/ by Ton
The original title for this post was actually “Stupid Macs!”, but luckily this story has a happy ending, also for OSX. :)
As you all might have noticed by the lack of blog postings, since early february we’re making very long days to get the final scenes rendered. This was the first real stress test for the Blender Render recode project, and needless to say that our poor fellows suffered quite some crashing… luckily most bugs could be squeezed quickly. After all, this project is also to get Blender better, eh!
With scenes growing in complexity and memory usage - huge textures, lots of render layers, motion blur speed vectors, compositing - it also became frustrating complex to track down the last bugs… our render/composit department (Andy & Matt, both using Macs) was suffering weird crashes about every hour. It either was in OpenGL, or it were ‘memory return null’ errors.
At first I blamed the OpenGL drivers… since the recode, all buffers in Blender are floating point, and OpenGL draws float buffer updates while rendering in the output window. They are using ATIs… which are known to be picky for drawing in frontbuffer too.
While running Blender in debug mode and finally getting a crash, I discovered that memory allocation addresses were suspiciously growing into the 0xFFFFFFFF range, or in other words; the entire memory space was in use! Our systems have 2.5 GB memory, and this project was only allocating like 1.5 of it.
To my big dismay it appeared that OSX only assigns processes a memory space of 2 GB! Macs only use the 2nd half of the 32 bits 4 GB range… this I just couldn’t believe… it wouldn’t be even possible for the OS to swap out unused data segments while rendering (like texture maps or shadowbuffers).
After a lot of searching on the web I could find some confirmation on this. Photoshop and Shake both mention this limit (up to 1.7 gig is safe, above that Macs might crash). However; the Apple Developer website was mysteriously vague about this… stupid marketing people! :)

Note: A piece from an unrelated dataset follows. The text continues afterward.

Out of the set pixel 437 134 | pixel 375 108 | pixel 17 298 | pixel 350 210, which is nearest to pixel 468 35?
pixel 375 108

Now I can already see the Linuxers smirk! Yes indeed, doing renders on our Linux stations just went smooth and without problems. Linux starts with memory allocations somewhere in the lower half, and will easily address up to 3 GB or more.
Since our renderfarm sponsor also uses OSX servers, we still really had to find a solution. Luckily I could find the main reason for memory fragmentation quickly, which was in code calculating the vertex speed-vectors for the previous/next frame, needed for Vector Motion Blur. We’re already using databases of over 8 M vertices per scene, and calculating three of them, and then doing differences just left memory too fragmented.
Restructuring this code solved most of the fragmentation, so we could go happily back to work… I thought.
Today the crashing happened again though.. and also the render farm didn’t survive on all scenes we rendered. It appeared that our artists just can’t efficiently squeeze render jobs to use less than 1.5 GB… image quality demands you know. (Stupid artists! :).
So, about time to look at a different approach. Our webserver sysadm (thanks Marco!) advised me to check on ‘mmap’, a Unix facility to be able to map files on disk to memory. And even better, mmap supports an option to also use ‘virtual’ files (actually “/dev/zero”) which can be used in a program just like memory allocations.
And yes! The first mmap trials reveiled that OSX allocates these in the *lower* half of memory! And even better… mmap allocations just allow to address almost the entire 4 GB.
I added mmap in the compositor for testing, and created this gigantic edit tree using images of 64 MB memory each:
On my system, just 1 GB of memory, it uses almost 2.5 GB, and editing still is pretty responsive! Seems like this is an excellent way to allocate large data segments… and leave it to the OS to swap away the unused chunks.
Just a couple of hours ago I’ve committed this system integrated in our secure malloc system. While rendering now, all texture images, shadow buffers, render result buffers and compositing buffers are using mmap, with very nice stable and not-fragmented memory results. :)
Even better; with the current tile-based rendering pipeline, it’s an excellent way to balance memory to swap to disk when unused, to be able to render projects requiring quite some more memory than physically in your system.
For those who like code fragments;
Equivalent to a malloc:
memblock= mmap(0, len, PROT_READ|PROT_WRITE, MAP_SHARED|MAP_ANON, -1, 0);
(Too bad I don’t have time to show these AWESOME images that are coming back from the renderfarm all the time… or to talk about the very cool Vector Blur we got now, or the redesigned rendering pipeline, our compositing system… etc etc. First get this darn movie ready!)